GIVEN EXERCISE 1 → In the message about children and computers, what did the three-year-old use the Mac SE's mouse for after removing it?

At 10:00 PM 1/12/99 -0800, Sam Ismail wrote:
Gee, I wish I was your daughter. My dad's idea of cirriculum was:
Raking Leaves Rake
Mowing Lawns Lawnmower
[...]
I had to learn everything else on my own :)
No personal aspersion on Chuck's plan, but in both Sam's dad and
many other parents I've seen, the curriculum (in general, not just
computer-centric) seems to be driven by the parent's interests
and perhaps the child's own natural interests are forgotten.
My three-year-old likes to doodle on my Pilot and PC, but
something inside me wants to let him be a kid for a while,
as opposed to pushing him to become the latest "youngest
NT certified engineer." When I furnished him with an old Mac SE
with a kid-paint program, he enjoyed it, but after a while he
removed the mouse and used it to lasso his fire truck until the
magic smoke left the mouse. Yes, there's a 100bT port in his
bedroom, and a T-1 to the house, but I haven't told him about
that yet. It's scary how the words "e-mail" and "dot com"
worked there way into his vocabulary, though.

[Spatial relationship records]
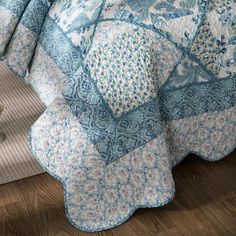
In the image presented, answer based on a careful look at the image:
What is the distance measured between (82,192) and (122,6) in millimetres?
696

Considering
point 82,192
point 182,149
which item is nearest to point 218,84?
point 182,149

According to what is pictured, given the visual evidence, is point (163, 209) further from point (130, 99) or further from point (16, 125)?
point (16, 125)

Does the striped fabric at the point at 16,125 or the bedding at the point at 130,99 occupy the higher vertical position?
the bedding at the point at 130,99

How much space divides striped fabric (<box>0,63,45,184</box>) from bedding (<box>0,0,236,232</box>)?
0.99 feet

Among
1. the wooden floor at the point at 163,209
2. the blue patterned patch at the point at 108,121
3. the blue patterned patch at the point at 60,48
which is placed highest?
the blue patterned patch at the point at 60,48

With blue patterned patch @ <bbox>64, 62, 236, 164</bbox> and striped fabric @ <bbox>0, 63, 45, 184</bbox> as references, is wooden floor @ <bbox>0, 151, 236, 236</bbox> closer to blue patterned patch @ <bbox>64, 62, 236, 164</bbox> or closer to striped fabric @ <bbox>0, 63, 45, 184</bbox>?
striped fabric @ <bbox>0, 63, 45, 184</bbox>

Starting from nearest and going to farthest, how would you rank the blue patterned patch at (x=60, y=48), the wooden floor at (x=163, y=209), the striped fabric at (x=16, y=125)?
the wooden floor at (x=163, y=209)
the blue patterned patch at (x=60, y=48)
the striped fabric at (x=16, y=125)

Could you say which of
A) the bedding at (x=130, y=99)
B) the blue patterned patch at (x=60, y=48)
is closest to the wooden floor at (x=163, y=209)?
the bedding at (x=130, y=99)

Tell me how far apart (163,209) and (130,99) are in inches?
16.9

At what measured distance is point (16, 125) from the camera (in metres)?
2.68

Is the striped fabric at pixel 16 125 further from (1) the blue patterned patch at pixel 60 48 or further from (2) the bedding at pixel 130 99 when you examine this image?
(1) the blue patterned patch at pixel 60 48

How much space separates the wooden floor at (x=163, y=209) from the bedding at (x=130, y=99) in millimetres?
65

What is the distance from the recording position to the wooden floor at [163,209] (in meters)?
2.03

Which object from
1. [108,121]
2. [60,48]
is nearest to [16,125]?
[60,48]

* * *

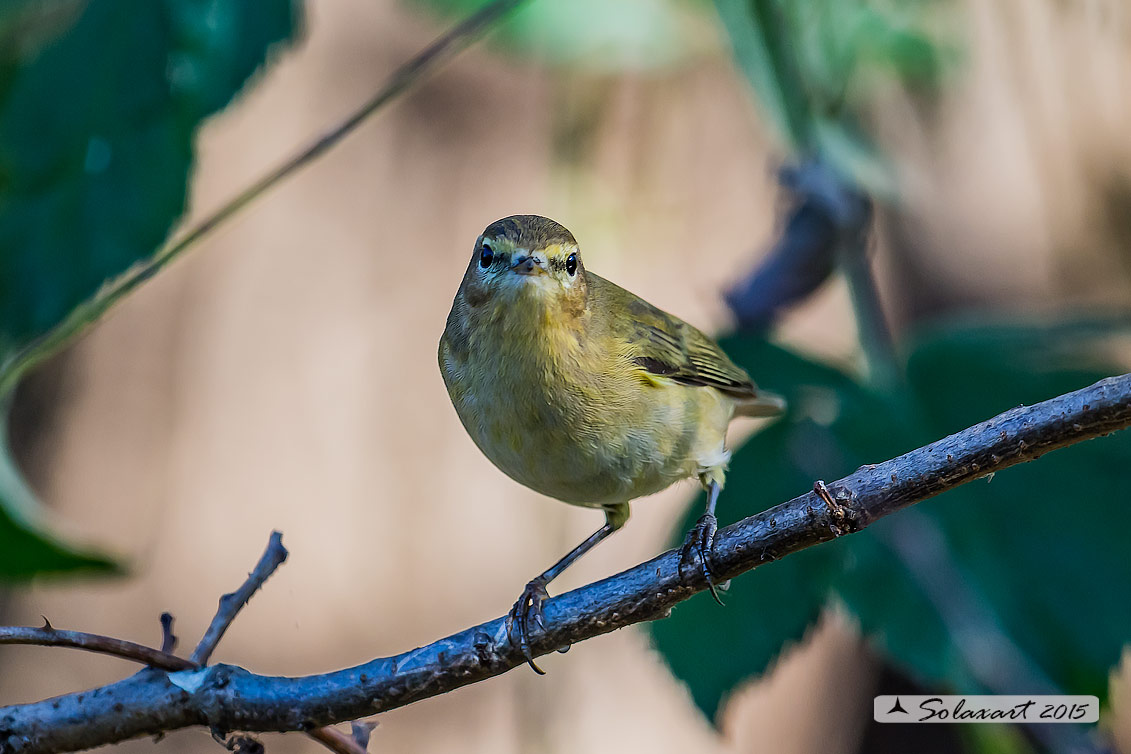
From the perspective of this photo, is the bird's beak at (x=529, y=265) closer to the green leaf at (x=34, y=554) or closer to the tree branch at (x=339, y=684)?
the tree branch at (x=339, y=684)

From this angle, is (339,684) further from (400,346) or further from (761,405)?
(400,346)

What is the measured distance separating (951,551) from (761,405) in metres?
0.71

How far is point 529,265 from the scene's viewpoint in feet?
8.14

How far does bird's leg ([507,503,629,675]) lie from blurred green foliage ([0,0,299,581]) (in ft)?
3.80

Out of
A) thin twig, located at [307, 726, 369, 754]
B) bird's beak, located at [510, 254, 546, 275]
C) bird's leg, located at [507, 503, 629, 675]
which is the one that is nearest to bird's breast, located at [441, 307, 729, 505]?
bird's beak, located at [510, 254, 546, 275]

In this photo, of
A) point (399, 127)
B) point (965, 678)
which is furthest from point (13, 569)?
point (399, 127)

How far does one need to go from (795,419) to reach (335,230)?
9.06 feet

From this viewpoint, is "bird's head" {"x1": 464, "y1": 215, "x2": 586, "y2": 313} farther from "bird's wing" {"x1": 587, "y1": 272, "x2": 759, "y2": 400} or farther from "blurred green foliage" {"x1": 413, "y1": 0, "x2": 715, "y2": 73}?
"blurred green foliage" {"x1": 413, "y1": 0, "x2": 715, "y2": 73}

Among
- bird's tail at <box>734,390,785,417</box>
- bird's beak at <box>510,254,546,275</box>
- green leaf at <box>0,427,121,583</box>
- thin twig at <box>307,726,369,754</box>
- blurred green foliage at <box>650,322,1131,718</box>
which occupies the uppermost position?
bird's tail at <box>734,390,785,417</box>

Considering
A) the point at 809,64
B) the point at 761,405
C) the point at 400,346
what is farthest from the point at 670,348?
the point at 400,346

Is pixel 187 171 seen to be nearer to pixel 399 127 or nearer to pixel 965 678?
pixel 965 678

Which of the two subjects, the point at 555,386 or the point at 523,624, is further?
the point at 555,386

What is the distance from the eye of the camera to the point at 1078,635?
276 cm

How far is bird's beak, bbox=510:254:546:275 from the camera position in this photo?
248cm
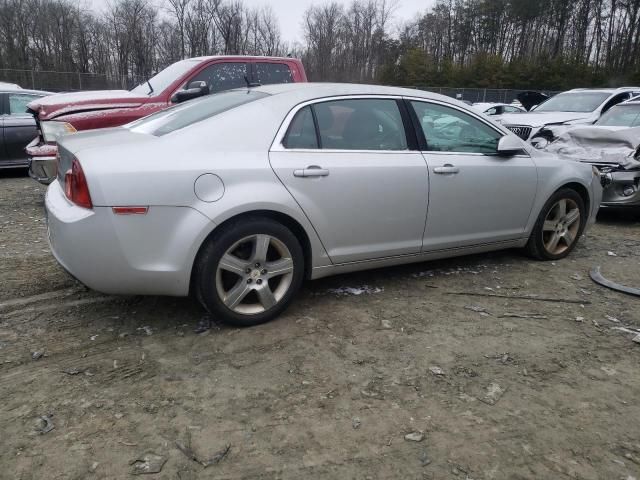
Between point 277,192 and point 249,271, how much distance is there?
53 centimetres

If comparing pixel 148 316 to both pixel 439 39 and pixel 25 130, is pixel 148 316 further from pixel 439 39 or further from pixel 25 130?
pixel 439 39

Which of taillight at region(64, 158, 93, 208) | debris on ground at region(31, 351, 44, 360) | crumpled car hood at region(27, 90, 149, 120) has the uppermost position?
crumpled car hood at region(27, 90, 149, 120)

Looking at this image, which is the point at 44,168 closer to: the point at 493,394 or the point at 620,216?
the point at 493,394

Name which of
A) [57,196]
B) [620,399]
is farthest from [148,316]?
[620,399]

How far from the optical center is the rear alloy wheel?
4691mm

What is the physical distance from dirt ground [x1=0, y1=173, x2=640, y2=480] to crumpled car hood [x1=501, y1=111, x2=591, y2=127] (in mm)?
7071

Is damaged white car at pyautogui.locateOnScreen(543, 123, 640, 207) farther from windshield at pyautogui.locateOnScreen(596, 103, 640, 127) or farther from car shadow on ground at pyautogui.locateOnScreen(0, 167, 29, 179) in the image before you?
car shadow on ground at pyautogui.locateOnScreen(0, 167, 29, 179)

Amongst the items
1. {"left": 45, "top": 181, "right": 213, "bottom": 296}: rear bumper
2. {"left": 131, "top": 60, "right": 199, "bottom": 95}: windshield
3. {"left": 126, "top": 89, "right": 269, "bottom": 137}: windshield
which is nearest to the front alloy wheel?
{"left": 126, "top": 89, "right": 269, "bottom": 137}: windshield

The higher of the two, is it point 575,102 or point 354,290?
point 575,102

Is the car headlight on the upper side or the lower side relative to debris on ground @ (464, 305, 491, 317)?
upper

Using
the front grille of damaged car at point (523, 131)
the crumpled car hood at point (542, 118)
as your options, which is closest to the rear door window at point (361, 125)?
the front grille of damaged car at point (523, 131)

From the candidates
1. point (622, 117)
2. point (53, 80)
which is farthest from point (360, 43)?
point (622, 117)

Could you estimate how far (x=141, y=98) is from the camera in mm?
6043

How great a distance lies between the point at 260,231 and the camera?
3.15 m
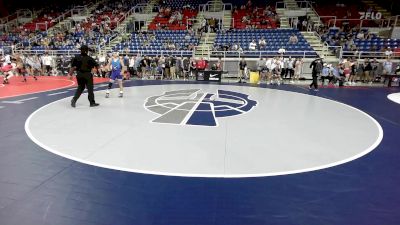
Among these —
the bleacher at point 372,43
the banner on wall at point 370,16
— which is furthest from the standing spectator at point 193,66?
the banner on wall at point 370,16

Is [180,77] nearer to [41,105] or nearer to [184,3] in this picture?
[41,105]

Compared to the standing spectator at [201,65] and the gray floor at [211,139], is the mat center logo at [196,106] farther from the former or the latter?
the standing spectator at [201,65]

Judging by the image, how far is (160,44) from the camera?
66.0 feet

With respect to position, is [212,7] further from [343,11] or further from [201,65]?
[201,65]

GIVEN EXERCISE 2 → List as numbered lines everything in the records from the line containing "How far does bird's" down to the line containing "53 centimetres", both lines included. Leave out blank lines and any pictures.

WRITTEN RESPONSE 1 → He used it to lasso his fire truck.

WRITTEN RESPONSE 2 →
1. How far does bird's leg ([507,503,629,675]) lie from blurred green foliage ([0,0,299,581]) (in ft)?
2. 3.80
3. Out of
4. A) thin twig, located at [307, 726, 369, 754]
5. B) bird's beak, located at [510, 254, 546, 275]
6. C) bird's leg, located at [507, 503, 629, 675]
7. which is the one that is nearest to bird's breast, located at [441, 307, 729, 505]?
8. bird's beak, located at [510, 254, 546, 275]
9. In this photo, of
10. A) point (399, 127)
11. B) point (965, 678)
12. which is furthest from point (13, 569)?
13. point (399, 127)
14. How far does one need to go from (795,419) to reach (335,230)?
15. 9.06 feet
16. From this viewpoint, is "bird's head" {"x1": 464, "y1": 215, "x2": 586, "y2": 313} farther from "bird's wing" {"x1": 587, "y1": 272, "x2": 759, "y2": 400} or farther from "blurred green foliage" {"x1": 413, "y1": 0, "x2": 715, "y2": 73}?
17. "blurred green foliage" {"x1": 413, "y1": 0, "x2": 715, "y2": 73}
18. Among
19. - bird's tail at <box>734,390,785,417</box>
20. - bird's beak at <box>510,254,546,275</box>
21. - green leaf at <box>0,427,121,583</box>
22. - thin twig at <box>307,726,369,754</box>
23. - blurred green foliage at <box>650,322,1131,718</box>
24. which occupies the uppermost position?
25. bird's tail at <box>734,390,785,417</box>
26. Considering
27. A) the point at 809,64
28. B) the point at 761,405
29. C) the point at 400,346
30. what is farthest from the point at 670,348?
31. the point at 400,346
32. Is pixel 187 171 seen to be nearer to pixel 399 127 or nearer to pixel 965 678?
33. pixel 965 678
34. Which of the two subjects, the point at 555,386 or the point at 523,624, is further?
35. the point at 555,386
36. What is the distance from the eye of the camera to the point at 1078,635?
37. 276 cm
38. How far is bird's beak, bbox=510:254:546:275 from the camera position in this photo?
39. 248cm
40. Between point 277,192 and point 249,271, how much distance is there?
41. 53 centimetres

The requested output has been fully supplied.